Un guanto in pelle, l’unico indizio capace di avvicinare i killer dell’omicidio del 6 gennaio 1980, è svanito. E oggi quella sparizione travolge Filippo Piritore, ex funzionario della Squadra mobile ed ex prefetto: la Dia gli ha notificato i domiciliari su richiesta della Procura di Palermo. È indagato per depistaggio nell’inchiesta sulla morte dell’ex presidente della Regione Siciliana Piersanti Mattarella, fratello maggiore del presidente della Repubblica, Sergio Mattarella. Per i magistrati avrebbe reso “dichiarazioni rivelatesi del tutto prive di riscontro, con cui ha contribuito a sviare le indagini funzionali (anche) al rinvenimento del guanto (mai ritrovato)”.
Le accuse dei pm – “Le indagini sull’omicidio furono gravemente inquinate e compromesse dai appartenenti alle istituzioni che, all’evidente fine di impedire l’identificazione degli autori del delitto, sottrassero dal compendio probatorio un importantissimo reperto, facendone disperdere definitivamente le tracce”. Il riferimento è al guanto trovato a bordo della Fiat 127 usata dal commando e mai repertato né sequestrato. Secondo l’ufficio guidato da Maurizio de Lucia, l’ex prefetto avrebbe mentito sulla catena di custodia, indicando passaggi mai riscontrati e figure inesistenti.

Righe tratte da una raccolta:
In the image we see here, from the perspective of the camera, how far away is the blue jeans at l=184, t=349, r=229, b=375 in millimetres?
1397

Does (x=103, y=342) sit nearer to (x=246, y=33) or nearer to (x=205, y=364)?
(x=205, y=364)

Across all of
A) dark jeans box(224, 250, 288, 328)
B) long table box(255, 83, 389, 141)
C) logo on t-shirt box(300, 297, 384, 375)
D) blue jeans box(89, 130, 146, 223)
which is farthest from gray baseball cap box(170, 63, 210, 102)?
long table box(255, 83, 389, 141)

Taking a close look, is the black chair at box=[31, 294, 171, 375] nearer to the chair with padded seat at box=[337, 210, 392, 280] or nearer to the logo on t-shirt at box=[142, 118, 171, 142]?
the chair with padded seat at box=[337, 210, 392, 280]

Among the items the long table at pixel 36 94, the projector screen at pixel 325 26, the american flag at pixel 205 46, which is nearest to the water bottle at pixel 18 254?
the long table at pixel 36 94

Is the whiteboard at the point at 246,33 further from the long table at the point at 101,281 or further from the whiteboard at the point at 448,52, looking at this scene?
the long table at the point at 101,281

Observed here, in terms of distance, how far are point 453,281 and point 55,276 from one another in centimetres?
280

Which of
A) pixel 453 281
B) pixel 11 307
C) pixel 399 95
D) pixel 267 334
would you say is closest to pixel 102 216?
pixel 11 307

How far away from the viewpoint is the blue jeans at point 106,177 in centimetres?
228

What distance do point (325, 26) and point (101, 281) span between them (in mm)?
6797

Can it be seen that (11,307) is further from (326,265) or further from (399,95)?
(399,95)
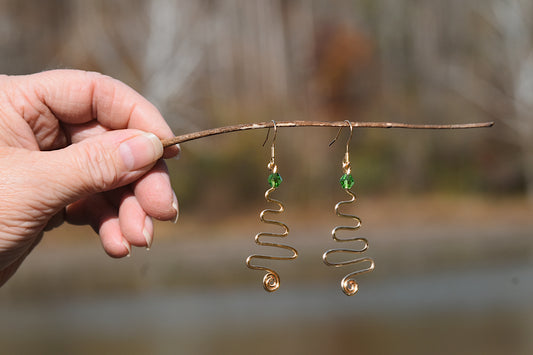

CONSEGNA 1: Nel testo sull'omicidio di Piersanti Mattarella, a bordo di quale auto fu trovato il guanto?
CONSEGNA 2: Prosegui il testo sull'omicidio di Piersanti Mattarella partendo dopo la sua ultima frase.

RISPOSTA ATTESA 1: Il guanto fu trovato a bordo della Fiat 127 usata dal commando.

RISPOSTA ATTESA 2:
Il guanto sparito – Agli inquirenti, sentito come testimone a settembre 2024, Piritore ha raccontato di aver affidato il reperto all’agente della Polizia scientifica Giuseppe Di Natale perché lo consegnasse al sostituto procuratore titolare, Pietro Grasso; poi, su disposizione del magistrato, sarebbe rientrato al Gabinetto regionale di Polizia scientifica e quindi consegnato – con attestazione – a un tecnico “Lauricella” per gli accertamenti. Una versione che per la Procura è “inverosimile e illogica”: contrasta con le testimonianze dei protagonisti, con la prassi dell’epoca e con un dato secco – alla Scientifica, allora, “non c’era nessun Lauricella”.
La ricostruzione degli inquirenti – “Filippo Piritore, consegnatario del guanto sin dal momento del suo ritrovamento, pose in essere un’attività che ne fece disperdere ogni traccia. Essa iniziò probabilmente a partire dall’intervento sul luogo di ritrovamento della Fiat 127, ove indusse la Polizia scientifica a consegnargli il guanto, sottraendolo al regolare repertamento e contrariamente a ciò che di norma avveniva in tali circostanze”. Per i pm, il dolo si inferisce dall’importanza investigativa del reperto – citato anche dall’allora ministro dell’Interno Virginio Rognoni – e dal ruolo centrale avuto da Piritore sin dall’inizio.
Le versioni a confronto – Il 17 settembre 2024, nelle sommarie informazioni, Piritore ha messo a verbale di aver redatto l’“appunto di consegna” a Di Natale, di essere stato in contatto con Grasso (“Posso dire con certezza che la direttiva di consegna del guanto al dott. Grasso proveniva da lui…”) anche per “comuni origini” agrigentine. Ma il 25 giugno 2024 l’ex procuratore ha smentito: “Mai ricevuto né il guanto rinvenuto all’interno della Fiat 127 né alcuna notizia in proposito da parte della polizia giudiziaria”. Nessun atto, nessuna disposizione sulla consegna del reperto: per Grasso non vi era ragione investigativa perché ciò accadesse.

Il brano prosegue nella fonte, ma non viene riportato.